» **THE PROBLEM**:
Write out each line exactly as given. Leave the pictures out of your copy.

/---

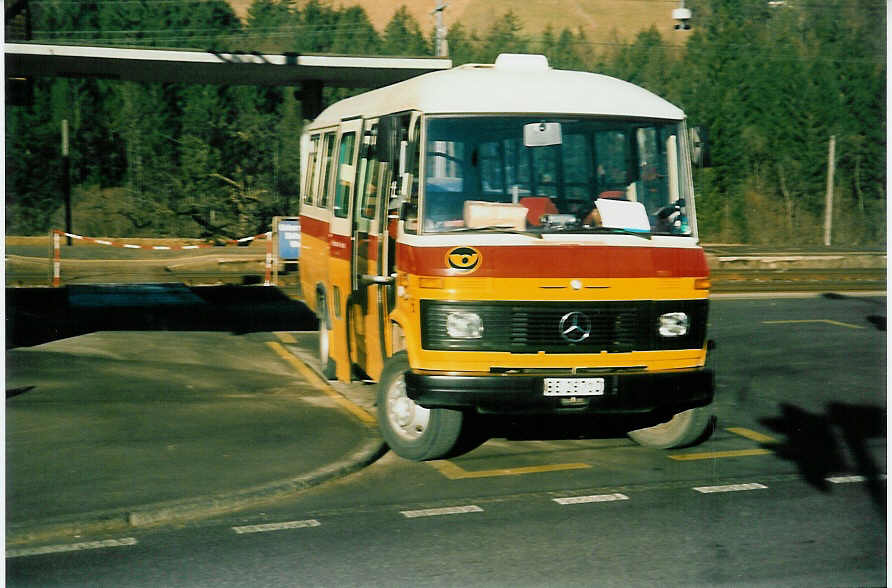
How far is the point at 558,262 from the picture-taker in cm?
884

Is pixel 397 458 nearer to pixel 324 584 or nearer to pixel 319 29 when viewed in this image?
pixel 324 584

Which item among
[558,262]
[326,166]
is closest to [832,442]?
[558,262]

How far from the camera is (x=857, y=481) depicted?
896 cm

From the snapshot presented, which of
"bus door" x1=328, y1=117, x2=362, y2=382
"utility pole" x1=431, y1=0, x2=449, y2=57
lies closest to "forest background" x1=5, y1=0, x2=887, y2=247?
"utility pole" x1=431, y1=0, x2=449, y2=57

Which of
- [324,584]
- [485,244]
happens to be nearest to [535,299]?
[485,244]

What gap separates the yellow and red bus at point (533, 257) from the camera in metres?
8.84

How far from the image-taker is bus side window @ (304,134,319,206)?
14383mm

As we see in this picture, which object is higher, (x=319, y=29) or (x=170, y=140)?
(x=319, y=29)

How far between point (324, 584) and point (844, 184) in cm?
7525

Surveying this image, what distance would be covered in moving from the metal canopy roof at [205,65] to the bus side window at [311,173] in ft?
18.5

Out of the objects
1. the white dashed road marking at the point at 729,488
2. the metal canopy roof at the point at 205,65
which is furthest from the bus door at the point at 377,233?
the metal canopy roof at the point at 205,65

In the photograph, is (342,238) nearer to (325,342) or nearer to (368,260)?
(368,260)

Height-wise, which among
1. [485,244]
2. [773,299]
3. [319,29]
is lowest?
[773,299]

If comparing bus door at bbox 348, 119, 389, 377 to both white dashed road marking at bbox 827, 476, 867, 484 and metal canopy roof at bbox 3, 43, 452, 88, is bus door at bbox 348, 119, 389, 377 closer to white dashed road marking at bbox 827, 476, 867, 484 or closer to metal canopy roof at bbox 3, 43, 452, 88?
white dashed road marking at bbox 827, 476, 867, 484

\---

» **FULL SOLUTION**:
How far is the point at 558,262 from the picture-taker in cm?
884

Is pixel 397 458 nearer to pixel 324 584 or nearer to pixel 319 29 when viewed in this image?
pixel 324 584

Which item among
[558,262]
[326,166]
is closest to [832,442]?
[558,262]

How far from the camera is (x=857, y=481) depicted?
896 cm

From the snapshot presented, which of
"bus door" x1=328, y1=117, x2=362, y2=382
"utility pole" x1=431, y1=0, x2=449, y2=57
lies closest to "forest background" x1=5, y1=0, x2=887, y2=247?
"utility pole" x1=431, y1=0, x2=449, y2=57

Which of
- [324,584]
- [485,244]
happens to be nearest to [535,299]?
[485,244]

What gap separates the yellow and red bus at point (533, 257) from the camera in metres?
8.84

How far from the image-taker is bus side window @ (304,134,319,206)?
14383mm

As we see in this picture, which object is higher, (x=319, y=29) or (x=170, y=140)?
(x=319, y=29)

How far between point (324, 584) and point (844, 184) in cm?
7525

Surveying this image, what distance would be covered in moving from the metal canopy roof at [205,65] to the bus side window at [311,173] in ft?
18.5

Out of the objects
1. the white dashed road marking at the point at 729,488
2. the metal canopy roof at the point at 205,65
which is furthest from the bus door at the point at 377,233?
the metal canopy roof at the point at 205,65

In the photograph, is (342,238) nearer to (325,342) or nearer to (368,260)?
(368,260)

Height-wise, which among
1. [485,244]
2. [773,299]
3. [319,29]
is lowest?
[773,299]

If comparing bus door at bbox 348, 119, 389, 377 to both white dashed road marking at bbox 827, 476, 867, 484 and metal canopy roof at bbox 3, 43, 452, 88, is bus door at bbox 348, 119, 389, 377 closer to white dashed road marking at bbox 827, 476, 867, 484 or closer to metal canopy roof at bbox 3, 43, 452, 88?
white dashed road marking at bbox 827, 476, 867, 484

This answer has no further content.